O Acordo de Paris já era insuficiente e agora ficou sem os Estados Unidos

O Acordo de Paris já era insuficiente e agora ficou sem os Estados Unidos


No mesmo dia em que Trump saiu do acordo, um relatório mostra que só 35 países deverão cumprir metas.


Exatamente no primeiro dia em que o podia fazer legalmente, o Executivo norte-americano notificou as Nações Unidas da sua saída do Acordo de Paris, que pretende limitar o aquecimento global a uma subida de 1,5 ºC, o mínimo para evitar uma catástrofe ambiental, segundo os cientistas. Agora, o Acordo de Paris fica oficialmente sem o segundo país com maiores emissões de gases com efeito de estufa, ao mesmo tempo que os críticos apontam para a insuficiência dos compromissos da maioria dos restantes países.

A confirmação da saída dos EUA do acordo coincidiu com a divulgação de uma declaração de emergência climática assinada por mais de 11 mil cientistas de todo o mundo – incluindo mais de 200 investigadores ligados a universidades portuguesas. Apesar de salientarem “inequivocamente que o planeta Terra enfrenta uma emergência climática”, os signatários notam que também há boas notícias: “estudantes estão a fazer greve. Processos por ecocídio estão a chegar aos tribunais, movimentos cívicos de base estão a exigir mudanças”.

Apesar de toda esta pressão, “é ingénuo esperar que os atuais esforços governamentais substancialmente desacelerem as alterações climáticas”, assegurou James McCarthy, professor de Oceanografia em Harvard e co-autor de um relatório do Universal Ecological Fund, também divulgado ontem, onde se lê que apenas 35 países, 28 deles da União Europeia, reduzirão as suas emissões em pelo menos 40% até 2030 – incluindo Portugal. No caso da UE – que emite 9% do total global de gases com efeito de estufa – a previsão é de que a emissão seja reduzida até 40% do que emitia antes de 1990. Um compromisso qualificado de “suficiente” no relatório e que vai ao encontro das metas do Acordo de Paris.

Enquanto isso, alguns dos países mais poluidores, como a China e a Índia – responsáveis por 26,8% e 7% dos gases com efeito de estufa que chegam à atmosfera respetivamente – continuarão a aumentar as suas emissões na próxima década, à medida que as suas economias e populações crescem.
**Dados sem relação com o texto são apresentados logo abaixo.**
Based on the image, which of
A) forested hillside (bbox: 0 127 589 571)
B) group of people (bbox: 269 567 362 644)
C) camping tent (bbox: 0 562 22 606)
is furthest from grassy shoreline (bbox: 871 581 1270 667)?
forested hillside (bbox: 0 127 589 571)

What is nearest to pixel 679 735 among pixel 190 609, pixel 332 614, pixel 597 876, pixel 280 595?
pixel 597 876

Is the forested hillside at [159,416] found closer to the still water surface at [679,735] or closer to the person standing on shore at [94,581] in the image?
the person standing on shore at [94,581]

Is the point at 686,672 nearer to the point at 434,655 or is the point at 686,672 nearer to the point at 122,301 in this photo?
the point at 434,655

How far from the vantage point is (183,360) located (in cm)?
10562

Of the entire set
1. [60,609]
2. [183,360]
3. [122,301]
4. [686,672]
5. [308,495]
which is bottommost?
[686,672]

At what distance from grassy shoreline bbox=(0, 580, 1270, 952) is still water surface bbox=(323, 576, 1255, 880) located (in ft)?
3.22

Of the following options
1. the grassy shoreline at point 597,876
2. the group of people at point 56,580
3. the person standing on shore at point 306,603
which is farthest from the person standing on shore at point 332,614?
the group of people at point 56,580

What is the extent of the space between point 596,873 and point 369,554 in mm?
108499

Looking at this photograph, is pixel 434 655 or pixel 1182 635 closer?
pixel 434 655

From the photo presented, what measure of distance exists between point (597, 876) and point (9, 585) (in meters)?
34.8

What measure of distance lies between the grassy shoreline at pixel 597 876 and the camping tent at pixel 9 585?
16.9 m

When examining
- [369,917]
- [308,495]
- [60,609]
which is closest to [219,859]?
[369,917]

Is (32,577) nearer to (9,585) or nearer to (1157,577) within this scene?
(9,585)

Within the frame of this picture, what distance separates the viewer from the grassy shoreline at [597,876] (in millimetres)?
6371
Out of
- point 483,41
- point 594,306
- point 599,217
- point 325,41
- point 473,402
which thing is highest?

E o compromisso climático feito por estes países no Acordo de Paris só implica uma redução após 2030.

“Simplesmente, os compromissos feitos são demasiado poucos, demasiado tarde”, explicou Robert Watson, outro co-autor do relatório e antigo presidente do Painel Intergovernamental para as Alterações Climáticas da ONU. Mesmo que as medidas sejam implementadas, “apenas adiarão o problema alguns anos”, acrescentou Nebojsa Nakicenovic, antigo diretor do Global Energy Assessment.

 

Custos de não mudar

A tinta do Acordo de Paris ainda nem tinha secado mas já era claro que era insuficiente: estimava-se que o conjunto das medidas prometidas não chegaria para conter o aumento de temperatura a 2ºC. Ainda assim o acordo foi visto como um passo em frente, um enquadramento para conseguir que cada país estabelecesse objetivos cada vez mais ambiciosos. Contudo, anos depois, 97% dos compromissos ainda são os mesmos de 2015-2016, lê-se no relatório do Universal Ecological Fund. Os cientistas alertam para os perigos que têm sido sublinhados nos últimos 40 anos: maior frequência de furacões, tempestades mais fortes, aumento do risco de incêndios e secas. O custo? “2 mil milhões de dólares [cerca de 1,7 mil milhões de euros] por dia em 2030, um preço que o mundo não pode pagar”, lê-se.

Na declaração assinada por mais de 11 mil cientistas o aviso é também claro: “Para garantir um futuro sustentável, precisamos de mudar a forma como vivemos”. Os signatários argumentam que “uma mudança tão transformadora, com justiça económica e social para todos, promete melhor bem estar humano que os negócios do costume”.

E apontam áreas de intervenção, de uma alimentação mais à base de planetas à estabilização do aumento da população. “Há medidas demonstradas que fortalecem os direitos humanos ao mesmo tempo que diminuem as taxas de fertilidade”, defendem, numa altura em que a população mundial, sobretudo nas economias emergentes, está a aumentar a um ritmo de mais 200 mil pessoas por dia.

 

“Dominância energética” Foram motivações económicas a levar os EUA a retirarem-se do Acordo de Paris, considerando-o um “fardo económico injusto” para o país, disse Mike Pompeo. Ao invés disso, os EUA optarão por um “modelo pragmático e realista” – mas não sancionado pela comunidade científica. Um dos temas recorrentes da Administração Trump é aquilo a que chama “dominância energética” – ou seja, manter o investimento em energias fósseis, a todo o custo.